When our great teacher was born, his eyes and eyebrows were perfectly shaped, and there was depth and wisdom in his eyes. [...] On his forehead, he had a third eye. His nose was straight like that of a dragon, and his head was like that of a god. His mouth was perfect and he already had a long beard. His earlobes touched his shoulders, and his arms were very long (all signs of great wisdom and ability). He walked beautifully and perfectly, with long strides, and was obviously not of the mortal world. On his left hand, he had a red birthmark shaped like the sun and on his right one like the moon; they were so red that they would leave a mark when he touched his hand to paper. On his left foot, he had the seven stars of the Big Dipper, and on his right foot, the six stars of the Southern Dipper. Because of this, although he had been born into the mortal world, everyone knew that he was one with the Universe—the living enlightened Jigong, who was sent by heaven to save humanity.

Fuji, shanshu and rituals

An oil lamp is an element at the center of a Yiguandao shrine, below the effigy of Maitreya.

With its centralized authority and highly degree of organization, Yiguandao had an extraordinary power of mobilization. At first, fuji, the practice of receiving direct revelations from the gods which is closely linked to the Chinese intellectual tradition since the Song dynasty, contributed to the dynamism of the movement.[40]

Divine revelations were published in "morality books" (shanshu), and distributed to the general public for moral edification of the society. Divine writing was also used to offer oracles for everyday problems.[41]

Fuji was introduced into Yiguandao despite Wang Jueyi, the 15th patriarch of the lineage, discouraging it. Zhang Tianran distinguished between "innate writing" (xiantian ji), received by juvenile media and considered superior to "acquired writing" (houtian ji), received by old media. Youth purity is considered more conductive of divine revelation. Zhang stressed that only Yiguandao fuji is xiantian ji (revealing the original Heaven).[41]

Divinely inspired writing was later rejected by some branches of Yiguandao, as new scriptures produced new schisms, and gradually declined within the religion as a whole.[42]

Yiguandao also spread and gathered financial support through the performance of "rituals of salvation of the ancestors".[41] Rules and practices for the followers were also systematized.[43] Zhang Tianran also gave much importance to aggressive missionary work, contrasting with the Chinese tradition of peaceful coexistence. In 1938 he held missionary workshops named "stove meetings" (lu hui) to train missionaries in Tianjin. Hundreds of missionaries were trained in these workshops, and they were sent all over the country. Many became influential leaders of Yiguandao.[44]

Rapid growth in the 1940s

Through missionary activity, in the political and social turmoil caused by the Japanese invasion of China in the 1940s, that made Yiguandao's millenarian beliefs more convincing to the masses, the religion grew rapidly, reaching an estimated membership of 12 million.[1] Even a number of top officials of the Japanese puppet government of Wang Jingwei converted to Yiguandao.[45]

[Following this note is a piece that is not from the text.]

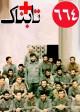 تصاویر صف کشی نظامی در کرکوک؛ درگیری در پیش است؟ / چه کسانی از سخنرانی ترامپ خوشحال شدند؟ / شکاف میان اروپا و آمریکا منافع ایران را حفظ میکند؟ / تصاویر انفجار در بیمارستان ایران!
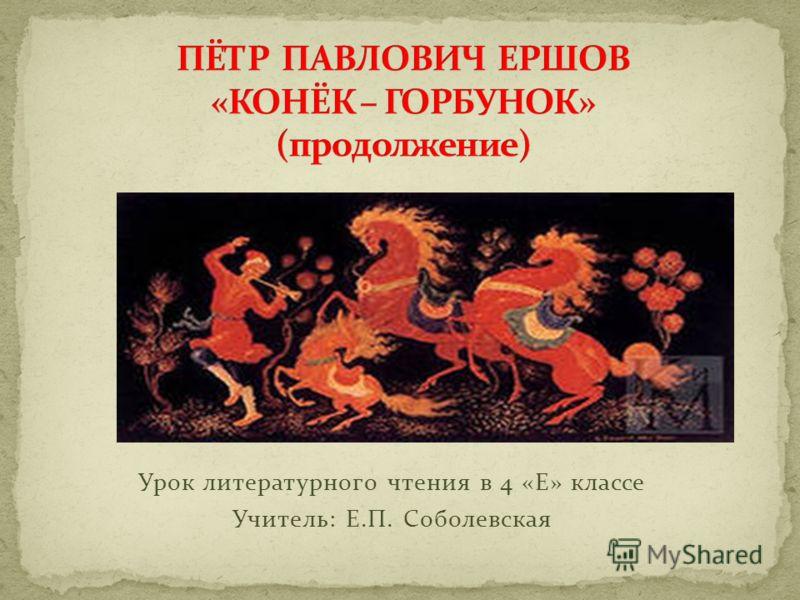 Урок литературного чтения в 4 «Е» классе Учитель: Е.П. Соболевская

Suppression in China after 1949

With the rise of the Chinese Communist Party in 1949, Yiguandao was suppressed, being viewed as the biggest reactionary huidaomen. In December 1950 The People's Daily published the editorial "Firmly Banning Yiguandao" (Jianjue Qudi Yiguandao), proclaiming that the movement had been used as a counterrevolutionary tool by imperialists and the Kuomintang. The article claimed that Yiguandao members were traitors collaborating with the Japanese invaders, Kuomintang spies, and reactionary landlords.[46]

The editorial marked the beginning of the nationwide campaign of eradication of Yiguandao. The main target of the campaign was to destroy the movement's organization and leadership. The top leaders were executed or sent to prison, the members were forced to undergo political re-education and they were kept under close surveillance.[47]

An exhibition denouncing Yiguandao was held in Beijing in January 1951. In 1952 the communists released "The Way of Persistently Harming People" (Yiguan Hairen Dao), a film against Yiguandao. A number of Yiguandao believers, including Sun Suzhen, fled to Hong Kong and later to Taiwan, where the religion currently thrives.[48]

Spread to other regions and return to the mainland

Yiguandao advocated stand at the 22nd Taipei International Book Fair (2014), near the Taipei World Trade Center.
Yiguandao UK headquarters in Walthamstow, London.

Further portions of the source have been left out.